Margot stepped forward, knife jutted outwards. Like a jouster sans horse. “Yes, yes! Just get rid of them, please! For my sanity’s sake!”
A bit late for that, Polly almost said. She bit down on her tongue. She nodded. “Mm-hm.”
Margot continued. “I can’t take another sleepless night! When I’m awake, all I can hear are their groans, and when I’m asleep—” she shuddered “—I dream about them.” Her eyes widened, the veins of the sclera throbbed red and angry, the blues of the irises watery. “Their hands.” Her voice dropped down a register. “Their teeth.”
“Stay here.” Polly gestured with the drill. “And guard the door.
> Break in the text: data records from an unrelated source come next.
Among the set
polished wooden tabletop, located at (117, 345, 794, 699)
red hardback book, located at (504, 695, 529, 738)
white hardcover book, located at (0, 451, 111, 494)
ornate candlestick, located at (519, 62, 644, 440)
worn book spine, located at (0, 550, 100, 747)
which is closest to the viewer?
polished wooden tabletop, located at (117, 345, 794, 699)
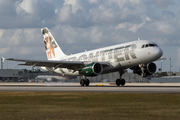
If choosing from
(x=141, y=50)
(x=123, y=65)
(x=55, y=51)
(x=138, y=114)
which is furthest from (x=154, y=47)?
(x=138, y=114)

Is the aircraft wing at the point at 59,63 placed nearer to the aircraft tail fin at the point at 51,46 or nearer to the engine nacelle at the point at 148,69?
the engine nacelle at the point at 148,69

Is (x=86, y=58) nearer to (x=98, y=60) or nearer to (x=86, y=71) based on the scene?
(x=98, y=60)

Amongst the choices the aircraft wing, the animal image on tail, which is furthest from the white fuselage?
the animal image on tail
This might get noisy.”
Mrs Tyler clutched the knife with both hands. “But you’ll get them? All of them?”
Polly grunted an affirmation.
“O-okay. I’ll do it!”
“Good.”
The old bat turned and faced the door. As if the infected were right outside and the wood might splinter at any moment. Polly smirked and frowned. “Boomers,” she whispered, under her breath.
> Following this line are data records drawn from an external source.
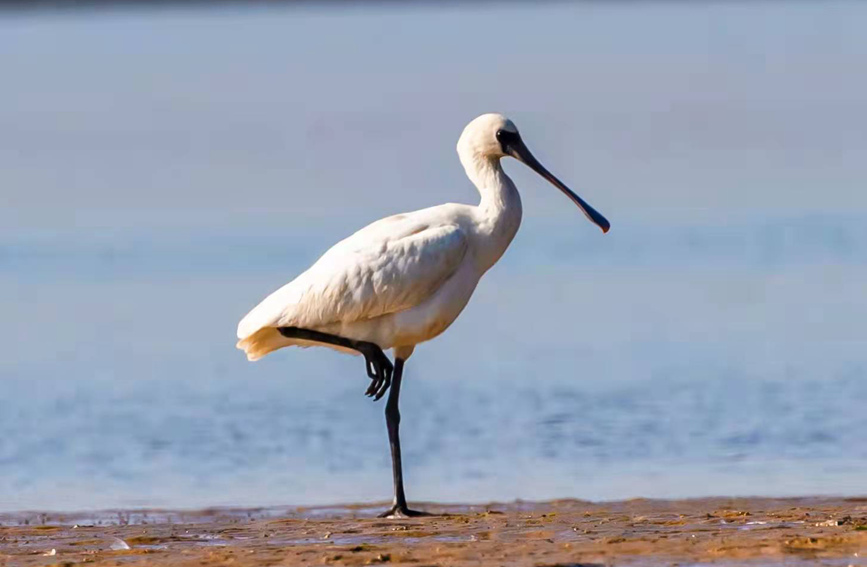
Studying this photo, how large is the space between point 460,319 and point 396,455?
7.69 m

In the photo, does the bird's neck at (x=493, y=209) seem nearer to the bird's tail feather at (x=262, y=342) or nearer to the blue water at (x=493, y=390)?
the bird's tail feather at (x=262, y=342)

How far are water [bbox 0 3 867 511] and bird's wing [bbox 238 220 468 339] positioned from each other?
1.35m

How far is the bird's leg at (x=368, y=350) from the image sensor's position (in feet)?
34.9

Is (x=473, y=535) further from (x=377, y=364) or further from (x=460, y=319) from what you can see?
(x=460, y=319)

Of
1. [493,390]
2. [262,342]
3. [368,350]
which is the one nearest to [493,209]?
[368,350]

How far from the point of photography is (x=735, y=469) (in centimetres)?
1199

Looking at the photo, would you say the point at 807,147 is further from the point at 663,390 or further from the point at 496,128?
the point at 496,128

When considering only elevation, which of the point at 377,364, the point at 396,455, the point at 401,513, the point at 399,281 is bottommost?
the point at 401,513

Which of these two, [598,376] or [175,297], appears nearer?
[598,376]

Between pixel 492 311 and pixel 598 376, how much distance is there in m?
3.50

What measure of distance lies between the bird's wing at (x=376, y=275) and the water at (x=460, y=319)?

And then she headed for the veranda.
She pulled the curtain aside — a gaudy red and orange affair — then opened the door. It swung open without so much as a squeak. Polly stepped out onto the balcony, the sunshine warm and right upon her too-pale skin. Ground floor though it was, Margot’s balcony jutted out several feet above the courtyard. A metal railing ran around the perimeter.
Even so, a cold ripple racked her body as all those eyes shifted to face her.
Bloodied faces. Torn flesh. Scarred skin. Ragged clothes. Some missed limbs. Others had suffered burns. All had vacant stares, eyes glazed and white. Their jaws — those who still had them, at any rate — hung loose, as if in deep surprise. At the sight of her, teeth began to grin the empty air — like cows who chew the cud.
And then, the throng looked away.
Movement on the opposite side of the courtyard, on the lowest balcony of 13C. A man with a cricket bat, a scarf tied around his face. He waved at her with his bludgeoning device. Polly returned the gesture. More motion, to the sides. People crept out onto their verandas. An assortment of weapons in their hands, a variety of armours upon their bodies.
Polly smiled.
Teamwork.
She raised the drill and pulled the trigger. The bit whirled into life. A task she should have done whilst Darell was still alive. Hell, they all should have helped him. His blood stained everyone’s hands. They shouldn’t have left it all up to him. And now they’d suffered the consequences. But together, they could take back Greywood Courtyard once more. Together.
She squinted into the sunlight.
“Time to perform some full-frontal lobotomies.”